DIRECTIONS:
Begin your transcription at the line containing "Rd905 silla confidente" and continue it, word for word, to the final line below. Include only those lines and skip the pictures.

Brief descriptive captions

|---|

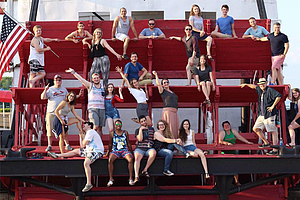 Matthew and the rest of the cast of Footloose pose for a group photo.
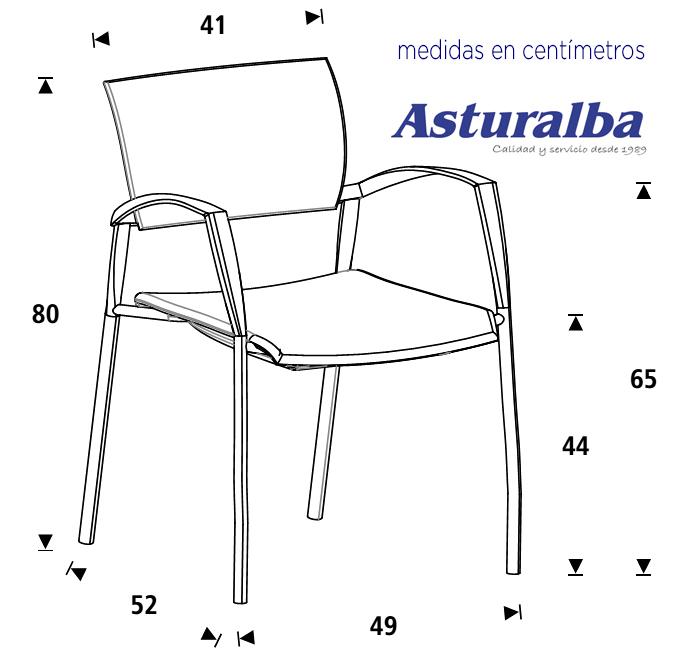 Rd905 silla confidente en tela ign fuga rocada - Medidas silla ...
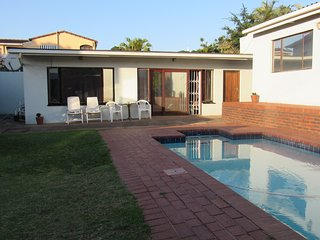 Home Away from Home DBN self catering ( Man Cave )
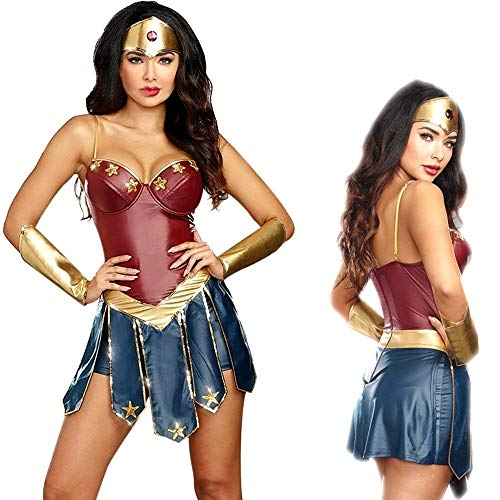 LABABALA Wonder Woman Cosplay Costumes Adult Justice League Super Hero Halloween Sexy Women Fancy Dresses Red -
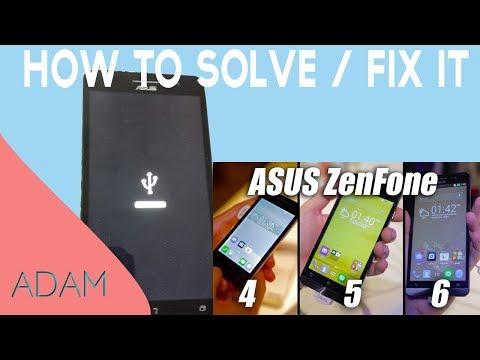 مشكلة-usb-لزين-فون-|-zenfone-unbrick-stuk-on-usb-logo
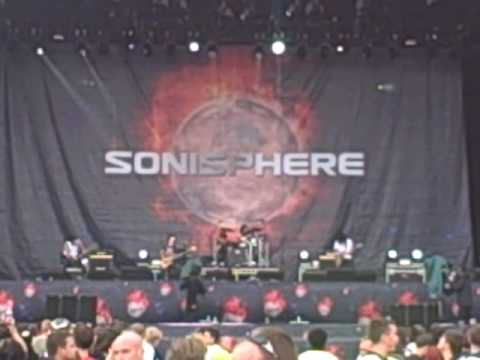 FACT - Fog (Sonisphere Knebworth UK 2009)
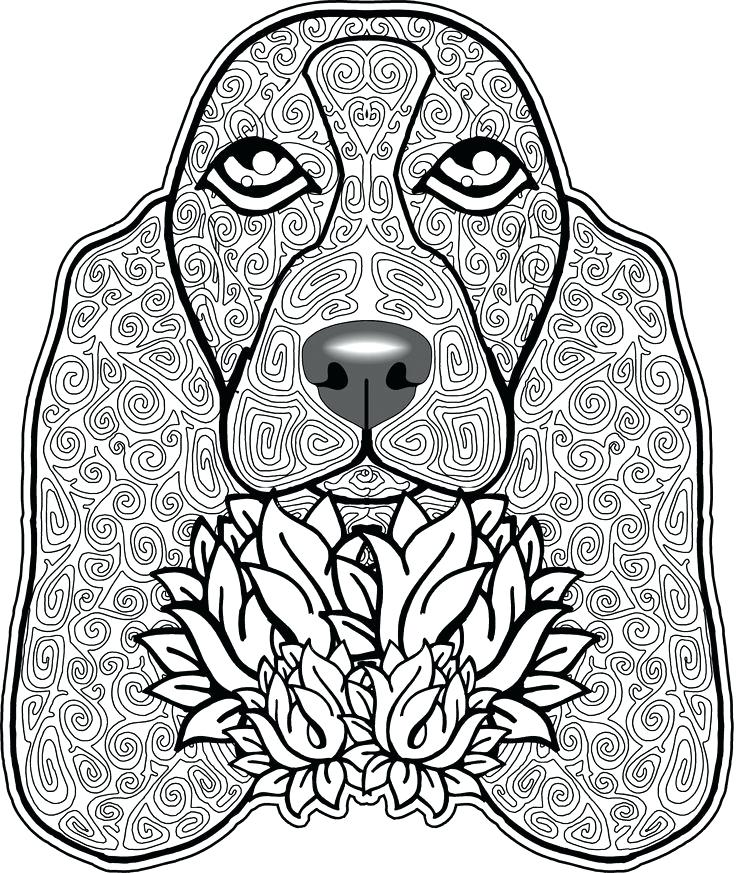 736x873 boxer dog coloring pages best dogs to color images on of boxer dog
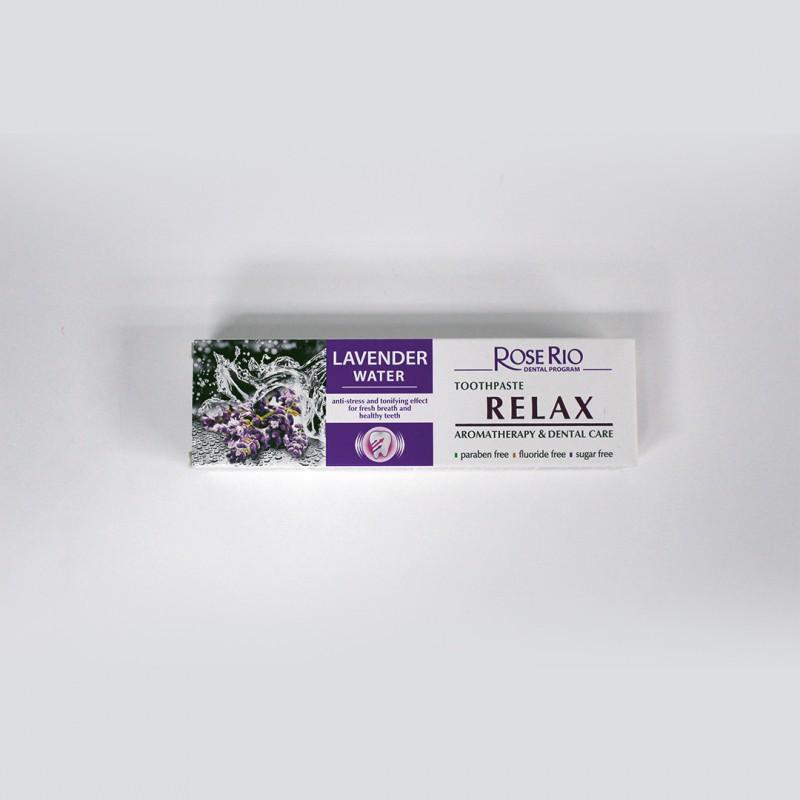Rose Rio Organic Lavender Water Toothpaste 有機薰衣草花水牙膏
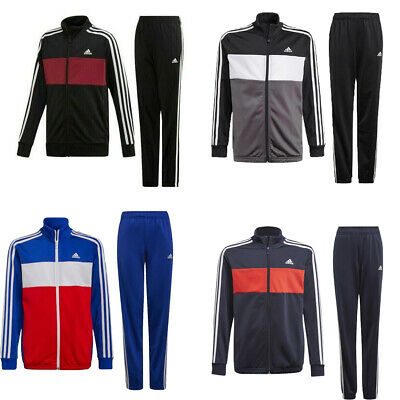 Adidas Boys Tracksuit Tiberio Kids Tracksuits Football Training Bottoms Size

|---|

YOUR SOLUTION:
 Rd905 silla confidente en tela ign fuga rocada - Medidas silla ...
 Home Away from Home DBN self catering ( Man Cave )
 LABABALA Wonder Woman Cosplay Costumes Adult Justice League Super Hero Halloween Sexy Women Fancy Dresses Red -
 مشكلة-usb-لزين-فون-|-zenfone-unbrick-stuk-on-usb-logo
 FACT - Fog (Sonisphere Knebworth UK 2009)
 736x873 boxer dog coloring pages best dogs to color images on of boxer dog
Rose Rio Organic Lavender Water Toothpaste 有機薰衣草花水牙膏
 Adidas Boys Tracksuit Tiberio Kids Tracksuits Football Training Bottoms Size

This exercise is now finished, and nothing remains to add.